11 Temmuz 2011 Pazartesi

Gündem Yönetmek


Televizyon seyretmemek ile övünen insan sayısı giderek artmakta. Televizyonun aptal kutusu olduğu kanısı daha geniş kitleler ile taban buldukça, kitleler gündemlerini aptal kutusu televizyona muadil araçlar yardımıyla belirlemekteler. Aptal kutusu olan sadece televizyon mu? Şu an bu kelimeleri okumanıza vesile olan bu aygıt, bu ağ bahsolunan aptal kutusundan çok mu uzaklarda bir yerlerde? Bizleri televizyon ile aptal yerine koyanlar alternatif medya kanalları ile bizleri adam yerine koymakta mı?
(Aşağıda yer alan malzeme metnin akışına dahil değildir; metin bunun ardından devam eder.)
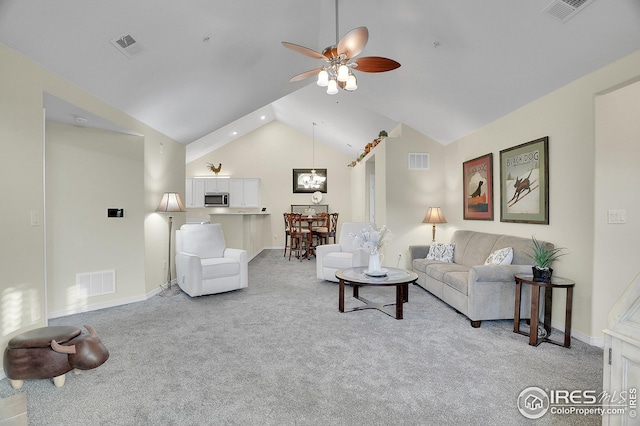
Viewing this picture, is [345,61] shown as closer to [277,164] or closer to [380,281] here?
[380,281]

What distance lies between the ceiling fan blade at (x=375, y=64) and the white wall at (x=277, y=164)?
21.8 ft

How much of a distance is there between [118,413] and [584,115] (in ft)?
13.3

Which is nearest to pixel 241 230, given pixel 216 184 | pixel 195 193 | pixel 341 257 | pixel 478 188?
pixel 341 257

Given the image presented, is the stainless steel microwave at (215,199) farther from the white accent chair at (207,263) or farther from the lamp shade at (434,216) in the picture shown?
the lamp shade at (434,216)

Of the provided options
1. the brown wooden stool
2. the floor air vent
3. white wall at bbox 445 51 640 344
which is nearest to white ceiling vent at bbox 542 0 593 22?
white wall at bbox 445 51 640 344

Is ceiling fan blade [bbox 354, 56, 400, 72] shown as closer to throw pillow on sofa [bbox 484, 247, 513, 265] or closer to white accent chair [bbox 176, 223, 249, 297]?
throw pillow on sofa [bbox 484, 247, 513, 265]

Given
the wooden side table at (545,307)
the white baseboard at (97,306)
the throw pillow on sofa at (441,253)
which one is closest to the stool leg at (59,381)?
the white baseboard at (97,306)

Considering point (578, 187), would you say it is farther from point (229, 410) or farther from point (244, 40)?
point (244, 40)

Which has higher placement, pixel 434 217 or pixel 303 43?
pixel 303 43

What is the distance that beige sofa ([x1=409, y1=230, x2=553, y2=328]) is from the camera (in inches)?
120

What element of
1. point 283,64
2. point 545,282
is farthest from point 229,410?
point 283,64

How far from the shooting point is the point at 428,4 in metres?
2.83

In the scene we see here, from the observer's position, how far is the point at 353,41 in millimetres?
2488

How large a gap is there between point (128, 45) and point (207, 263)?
2.58 meters
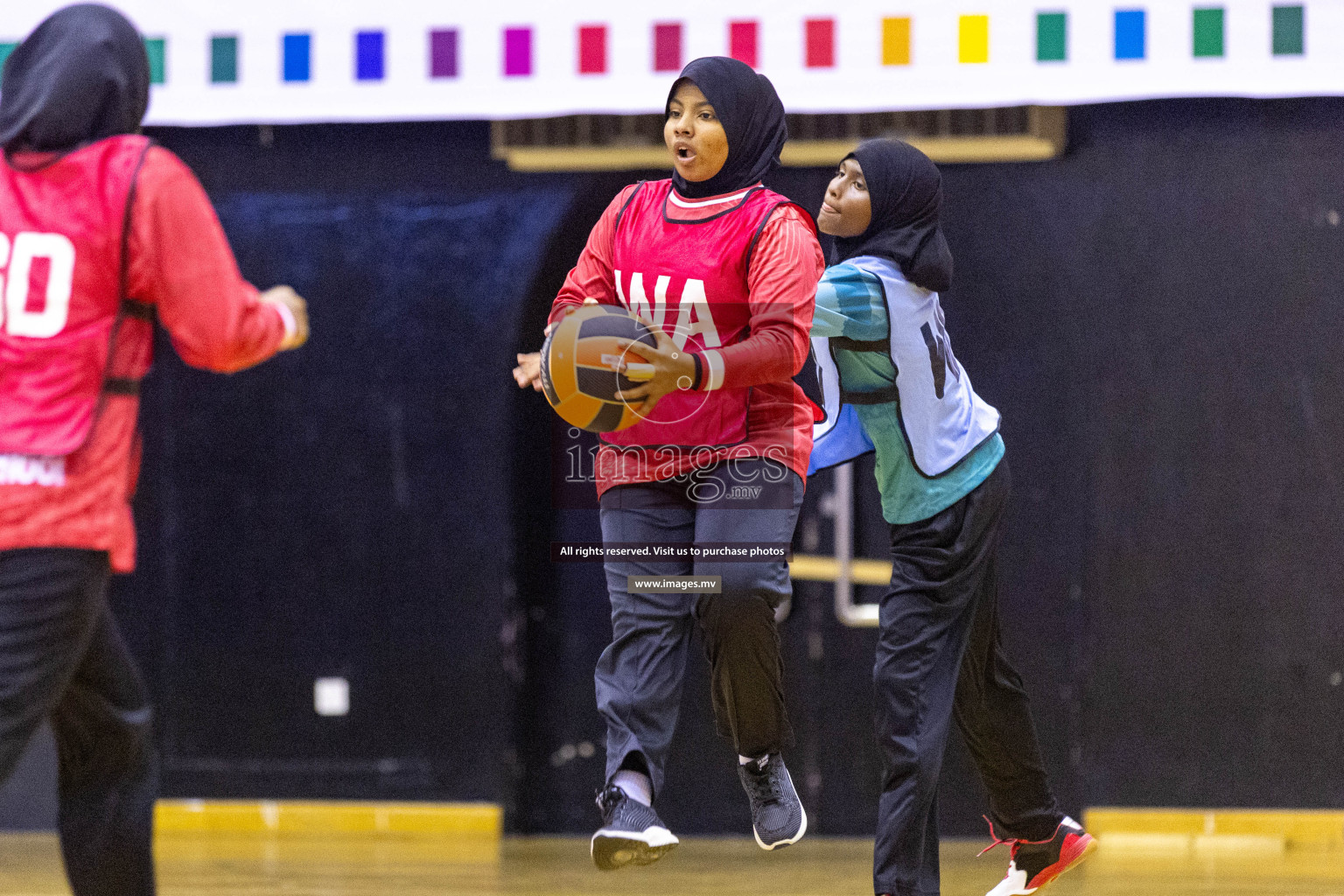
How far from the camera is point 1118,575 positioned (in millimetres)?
4434

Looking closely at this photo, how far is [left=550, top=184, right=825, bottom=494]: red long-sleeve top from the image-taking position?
2.68 meters

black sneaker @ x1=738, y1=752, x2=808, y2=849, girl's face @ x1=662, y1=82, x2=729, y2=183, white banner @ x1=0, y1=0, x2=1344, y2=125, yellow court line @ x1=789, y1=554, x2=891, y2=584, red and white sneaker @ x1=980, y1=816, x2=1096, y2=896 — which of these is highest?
white banner @ x1=0, y1=0, x2=1344, y2=125

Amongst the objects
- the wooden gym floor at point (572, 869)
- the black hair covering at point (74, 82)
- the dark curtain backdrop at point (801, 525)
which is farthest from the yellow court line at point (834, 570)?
the black hair covering at point (74, 82)

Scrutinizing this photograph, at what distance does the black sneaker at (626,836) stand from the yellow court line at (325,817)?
6.92ft

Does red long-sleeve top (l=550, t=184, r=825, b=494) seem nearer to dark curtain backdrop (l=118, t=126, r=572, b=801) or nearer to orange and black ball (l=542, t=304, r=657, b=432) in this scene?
orange and black ball (l=542, t=304, r=657, b=432)

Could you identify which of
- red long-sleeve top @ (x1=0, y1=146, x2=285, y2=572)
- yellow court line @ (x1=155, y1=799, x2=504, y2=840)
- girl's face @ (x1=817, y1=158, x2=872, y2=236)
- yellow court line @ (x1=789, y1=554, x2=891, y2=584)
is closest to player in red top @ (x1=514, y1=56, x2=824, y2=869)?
girl's face @ (x1=817, y1=158, x2=872, y2=236)

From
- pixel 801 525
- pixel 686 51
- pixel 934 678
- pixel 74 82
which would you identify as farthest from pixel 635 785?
pixel 801 525

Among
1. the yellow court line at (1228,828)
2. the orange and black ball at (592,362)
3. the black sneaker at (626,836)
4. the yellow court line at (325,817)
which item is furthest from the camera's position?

İnsan yönetmek, zihin yönetmektir. Milyonlarca insanın yaşadığı toplumlarda olayların tamamını yönetmek mümkün değildir. Burada iktidarın ve iktidar paydaşlarının bulduğu çözüm algılarımızı yönetmektir. Algı yönetiminde başarılı olanlar için olanların önemi yoktur. Onlar, olayları algılayış tarzımızı yönetirler. Böylelikle bir şeyin olması ya da olmaması onlar için argümandır. Önemli olan bu verinin nasıl işleneceği ve zihnimizde nasıl bir yer alacağıdır.

İşte bu yüzden sadece televizyonu değil, gazeteleri de düzenli takip etmemek ile övünen biriyim. Köşe yazarlarının kısır polemiklerinin bana katacağı şeyin, kendimi bu sulardan uzakta bir yerde konumladığımda farklı kaynaklar ile beslenirken kazanacağımdan az olmadığı kanaatindeyim. Ve hatta, düzenli olarak bir ya da birkaç gazeteyi, haber sitesini takip eden insanların bakış açılarının darlaştığını, kısırlaştığını, solgun ve esneklikten fazlasıyla uzaklaştığını hissediyorum.

Takım tutar gibi toplumun bir alt kültürüne ait olup kendini o alt kültürün değerleri ile tanımlamaya itirazları olmayanlar dışındakilerin bu anlattıklarımdan sıklıkla rahatsız olacağı aşikar. Birey olabilme mücadelesindeki insanların gündemlerini salt dış etkiler ile belirlemeye karşı durmaları gerektiğini düşünüyorum.

Yakın bir örnek ile, Akp ve Chp arasındaki "yemin krizi" olarak tanımlanan sürecin aklıbali Türkiye Cumhuriyeti vatandaşları için izlenesi bir süreç olabileceğini sanmıyordum. ayrıca Bdp'nin süreçteki boykotunu yok hükmünde kabul eden medya üzerinden bu süreci takip etmenin bireye katkısı olmayacağından emindim. Etrafımda izanına değer verdiğim insanların bu hususu itina ile takip etmelerini anlamıyordum. Bu iki politika fakiri kutup kendi aralarında bir çözüm bulacaklar, bu çözüm ile taraflarını belki biraz değiştirseler de derin krizlerden kaçınaran bu oyunu oynayacaklardı. Sürecin böyle devam edeceğine dair doneler her yerde dolaşmakta.

Zihin kapasitesi sınırlı insanın içinde yaşadığı toplum ile bağları sebebiyle gündemden tamamen izole yaşamaması gerektiğini kabul ediyorum. ancak toplumun gündeminin derinliği, gerçekliği ve toplumun gerçek gündemi ile olması gereken gündem arasındaki devasa farklılılara rağmen, sadece kendisine otoritelerin medya kanalıyla sunduğu gündeme sıkışması yine o otoritelerin istediği bir durum olsa gerek. bu da bizi içinde bulunduğumuz derin çözümsüzlüklerden öte bir yere götürmemekte.

haddinden büyük ve klişe bir söylem olacaksa da gündem belirleyen oldukça o gündemi belirleyenlerin yönetimine tabi olmak şaşırtıcı olmasa gerek. toplumu, dünyayı güzelleştirmek iddiasındaki oluşumların, bırakalım bütün dünyayı, şu kıytırık ülkede dahi gündem tayin etmekten fersah fersah uzakta olmaları acizlerine işaret olmalı.

Zihinlerinizi gündemin kısırlığından, boğuculuğundan uzaklara; kendi belirleyeceğiniz sorunlara ve hatta güzelliklere taşıyabilmeniz umuduyla efendim.